Para obtener un pase de hincha, las autoridades rusas recopilaron información personal de los hinchas: nombre completo, nacionalidad, fecha de nacimiento, serie y número del pase, y quién lo emitió. Además, los aficionados tenían que adjuntar una foto, proporcionar una dirección de correo electrónico y una dirección postal, y agregar los números de reserva para los juegos.

El gobierno ruso decidió que le gustaba este sistema y creó un análogo doméstico permanente.

La nueva tarjeta de identificación será necesaria para los eventos deportivos a partir de junio, y los fanáticos de los clubes de fútbol más grandes de Rusia ya han prometido boicotear todos los partidos hasta que se elimine la ley.

Los fanáticos de los clubes de Moscú Spartak y Lokomotiv, el sindicato de aficionados de San Petersburgo “Zenith” y los fervientes seguidores de varios equipos de fútbol de los que nunca hemos oído hablar, todos están muy molestos.

Incluso el entrenador en jefe de la selección nacional rusa, Valery Karpin, calificó la introducción de Fan ID como un “desastre” que afectaría gravemente al fútbol profesional en Rusia (lo cual, según nos dijeron, ya es bastante malo; no tenemos idea).

No estamos realmente interesados ​​en los deportes, pero fuimos a un partido de la Copa Mundial y lo disfrutamos mucho; además, todos estuvieron de un humor muy exuberante durante todo el torneo. Nunca hemos visto a Moscú tan alegre. Pero eso no es ni aquí ni allá.

Pero esto es lo que pensamos: los clubes de fanáticos del fútbol parecen ser la forma ideal de hacer frente a la ganadería local. Estas personas son realmente… apasionadas.

Una anécdota divertida: alquilamos una pequeña habitación cerca de Kievskaya para el trabajo periodístico. Justo al final del pasillo había un grupo de fanáticos del Spartak que habían convertido el espacio de la oficina en una zona de fiesta del Spartak. Estaban allí las 24 horas del día, los 7 días de la semana viendo fútbol y bebiendo grandes cantidades de alcohol. Su humilde corresponsal en Moscú llegó a conocer bastante bien a estos destacados rusos, principalmente porque llamaron a nuestra puerta y exigieron que bebiéramos con ellos. Eran bastante persistentes. Pero el punto de nuestra historia es este: estas personas son rudas, y cuando dicen que boicotearán los juegos hasta que se elimine Fan ID, les creemos.

¿Podría la ira generalizada por la identificación de los fans alimentar la oposición al ‘etiquetado de ganado’? Posiblemente. El Kremlin ya ha llamado al “diálogo” sobre este tema, y ​​el jefe del Partido Comunista Ruso, Gennady Zyuganov, recientemente pidió la abolición de Fan ID.

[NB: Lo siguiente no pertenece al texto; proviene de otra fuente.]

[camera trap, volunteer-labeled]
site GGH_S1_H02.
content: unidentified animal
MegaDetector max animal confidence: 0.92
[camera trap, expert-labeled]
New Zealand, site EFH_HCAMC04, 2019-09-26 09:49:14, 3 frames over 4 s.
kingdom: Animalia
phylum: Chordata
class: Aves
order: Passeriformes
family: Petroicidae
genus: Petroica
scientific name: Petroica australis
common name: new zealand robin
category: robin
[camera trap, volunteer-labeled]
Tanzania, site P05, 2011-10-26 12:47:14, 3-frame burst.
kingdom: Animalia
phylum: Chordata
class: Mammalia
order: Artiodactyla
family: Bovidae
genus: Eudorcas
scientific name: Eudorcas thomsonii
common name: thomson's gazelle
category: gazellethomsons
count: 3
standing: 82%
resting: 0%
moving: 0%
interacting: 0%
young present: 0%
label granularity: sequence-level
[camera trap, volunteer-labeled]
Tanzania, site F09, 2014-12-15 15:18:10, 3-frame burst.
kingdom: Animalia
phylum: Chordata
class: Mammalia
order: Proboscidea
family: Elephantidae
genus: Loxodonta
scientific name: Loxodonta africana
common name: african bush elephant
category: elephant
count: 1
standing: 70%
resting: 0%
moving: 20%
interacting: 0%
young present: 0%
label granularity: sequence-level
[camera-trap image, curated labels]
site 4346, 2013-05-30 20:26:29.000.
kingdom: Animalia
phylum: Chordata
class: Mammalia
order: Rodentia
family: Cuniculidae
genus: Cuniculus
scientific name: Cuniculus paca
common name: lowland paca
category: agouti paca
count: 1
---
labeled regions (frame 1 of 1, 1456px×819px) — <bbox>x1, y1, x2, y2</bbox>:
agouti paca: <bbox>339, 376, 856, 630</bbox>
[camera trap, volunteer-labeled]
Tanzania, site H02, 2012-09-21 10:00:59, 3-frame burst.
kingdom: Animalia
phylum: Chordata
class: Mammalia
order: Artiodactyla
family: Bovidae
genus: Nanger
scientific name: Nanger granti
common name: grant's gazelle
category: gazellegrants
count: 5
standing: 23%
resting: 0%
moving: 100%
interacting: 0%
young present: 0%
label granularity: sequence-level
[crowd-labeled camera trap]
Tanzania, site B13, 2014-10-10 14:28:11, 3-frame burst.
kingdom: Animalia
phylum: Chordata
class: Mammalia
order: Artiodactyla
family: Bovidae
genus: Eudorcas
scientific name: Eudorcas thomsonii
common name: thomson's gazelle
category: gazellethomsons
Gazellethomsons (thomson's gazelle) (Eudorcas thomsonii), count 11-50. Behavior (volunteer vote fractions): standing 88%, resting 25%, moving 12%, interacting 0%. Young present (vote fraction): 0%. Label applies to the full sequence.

Aún así, será interesante ver si las amenazas de boicot realmente marcan la diferencia. Según un diputado de la Duma estatal, no hay planes para abolir la ley y los fanáticos enojados simplemente tendrán que lidiar con eso.

Por supuesto, Klaus Schwab hará estallar Internet en junio y los zombis salvajes con tres vacunas deambularán por las calles en busca de blogueros ágiles para darse un festín. ¿A quién le importa la identificación de fan entonces? Es broma, es broma. Quizás.

[ad_2]

Source link

Leave a Reply

Your email address will not be published.